■ **DATASET RECORDS**
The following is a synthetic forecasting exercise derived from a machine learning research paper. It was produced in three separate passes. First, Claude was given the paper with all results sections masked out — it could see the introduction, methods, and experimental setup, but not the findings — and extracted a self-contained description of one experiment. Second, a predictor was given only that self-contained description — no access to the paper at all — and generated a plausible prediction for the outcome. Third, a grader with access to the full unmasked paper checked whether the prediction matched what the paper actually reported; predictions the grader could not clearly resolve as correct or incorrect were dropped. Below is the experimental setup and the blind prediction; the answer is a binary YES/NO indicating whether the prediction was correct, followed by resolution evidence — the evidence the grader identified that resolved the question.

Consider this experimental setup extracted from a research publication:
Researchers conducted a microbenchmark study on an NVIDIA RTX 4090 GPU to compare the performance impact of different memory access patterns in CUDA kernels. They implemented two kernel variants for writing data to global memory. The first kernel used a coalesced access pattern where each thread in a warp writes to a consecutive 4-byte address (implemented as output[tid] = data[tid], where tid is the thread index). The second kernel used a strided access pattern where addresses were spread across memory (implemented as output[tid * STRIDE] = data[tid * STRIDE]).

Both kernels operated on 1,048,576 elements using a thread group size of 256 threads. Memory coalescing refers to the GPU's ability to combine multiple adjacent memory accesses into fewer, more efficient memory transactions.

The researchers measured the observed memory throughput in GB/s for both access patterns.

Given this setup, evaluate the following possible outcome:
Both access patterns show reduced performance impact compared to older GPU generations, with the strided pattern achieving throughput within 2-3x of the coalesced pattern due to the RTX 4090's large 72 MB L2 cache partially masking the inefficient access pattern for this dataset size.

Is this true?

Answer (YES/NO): NO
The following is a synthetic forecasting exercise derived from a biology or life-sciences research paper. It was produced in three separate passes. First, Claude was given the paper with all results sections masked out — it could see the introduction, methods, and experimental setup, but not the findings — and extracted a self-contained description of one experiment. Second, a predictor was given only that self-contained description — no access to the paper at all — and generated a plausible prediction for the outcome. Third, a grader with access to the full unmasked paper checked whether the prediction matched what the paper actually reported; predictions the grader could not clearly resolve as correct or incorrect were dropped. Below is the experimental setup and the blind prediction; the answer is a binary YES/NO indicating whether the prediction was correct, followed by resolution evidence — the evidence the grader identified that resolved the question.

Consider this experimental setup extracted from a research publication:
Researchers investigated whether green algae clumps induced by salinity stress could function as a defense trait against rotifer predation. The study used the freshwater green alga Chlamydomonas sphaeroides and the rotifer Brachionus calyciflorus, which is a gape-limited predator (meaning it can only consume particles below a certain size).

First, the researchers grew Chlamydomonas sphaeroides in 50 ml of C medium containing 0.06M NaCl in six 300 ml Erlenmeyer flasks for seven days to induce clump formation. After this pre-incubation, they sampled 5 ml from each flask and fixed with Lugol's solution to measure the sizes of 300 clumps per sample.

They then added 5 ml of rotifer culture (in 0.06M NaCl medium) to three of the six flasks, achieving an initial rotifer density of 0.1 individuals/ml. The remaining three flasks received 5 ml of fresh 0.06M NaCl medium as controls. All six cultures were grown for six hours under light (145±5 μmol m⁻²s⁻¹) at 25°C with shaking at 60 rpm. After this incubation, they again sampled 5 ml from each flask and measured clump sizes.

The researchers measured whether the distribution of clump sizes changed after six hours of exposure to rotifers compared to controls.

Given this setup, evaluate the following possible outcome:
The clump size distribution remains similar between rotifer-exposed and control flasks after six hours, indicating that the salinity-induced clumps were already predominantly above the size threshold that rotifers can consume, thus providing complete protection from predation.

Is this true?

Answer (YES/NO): NO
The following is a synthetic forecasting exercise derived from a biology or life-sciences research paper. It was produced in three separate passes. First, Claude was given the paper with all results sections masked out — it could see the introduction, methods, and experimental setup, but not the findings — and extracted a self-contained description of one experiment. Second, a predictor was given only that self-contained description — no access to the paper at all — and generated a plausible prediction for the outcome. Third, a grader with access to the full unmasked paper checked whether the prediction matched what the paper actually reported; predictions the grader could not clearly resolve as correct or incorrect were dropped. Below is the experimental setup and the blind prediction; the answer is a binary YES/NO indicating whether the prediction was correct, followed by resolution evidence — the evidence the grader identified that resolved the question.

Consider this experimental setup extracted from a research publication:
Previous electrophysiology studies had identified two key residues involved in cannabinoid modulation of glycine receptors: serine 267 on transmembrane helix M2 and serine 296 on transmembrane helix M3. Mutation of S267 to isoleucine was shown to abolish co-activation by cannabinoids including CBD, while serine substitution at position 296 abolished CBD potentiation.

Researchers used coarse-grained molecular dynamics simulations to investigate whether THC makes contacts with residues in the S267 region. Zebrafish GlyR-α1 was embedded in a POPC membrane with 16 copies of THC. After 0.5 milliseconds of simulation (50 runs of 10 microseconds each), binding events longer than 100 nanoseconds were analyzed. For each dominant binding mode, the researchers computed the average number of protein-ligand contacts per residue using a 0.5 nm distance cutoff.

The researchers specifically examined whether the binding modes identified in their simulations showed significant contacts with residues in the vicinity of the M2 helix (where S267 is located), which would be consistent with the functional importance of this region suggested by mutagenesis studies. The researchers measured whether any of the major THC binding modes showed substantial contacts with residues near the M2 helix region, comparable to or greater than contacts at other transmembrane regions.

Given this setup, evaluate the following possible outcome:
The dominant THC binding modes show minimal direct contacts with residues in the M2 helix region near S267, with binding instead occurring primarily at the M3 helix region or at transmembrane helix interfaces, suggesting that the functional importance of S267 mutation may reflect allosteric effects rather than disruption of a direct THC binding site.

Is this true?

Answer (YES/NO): YES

■ **EXERCISE OBJECTIVE**
Among the lines above, find those with the word "controls" and list them.

■ **RESULT FOR THIS EXERCISE**
They then added 5 ml of rotifer culture (in 0.06M NaCl medium) to three of the six flasks, achieving an initial rotifer density of 0.1 individuals/ml. The remaining three flasks received 5 ml of fresh 0.06M NaCl medium as controls. All six cultures were grown for six hours under light (145±5 μmol m⁻²s⁻¹) at 25°C with shaking at 60 rpm. After this incubation, they again sampled 5 ml from each flask and measured clump sizes.
The researchers measured whether the distribution of clump sizes changed after six hours of exposure to rotifers compared to controls.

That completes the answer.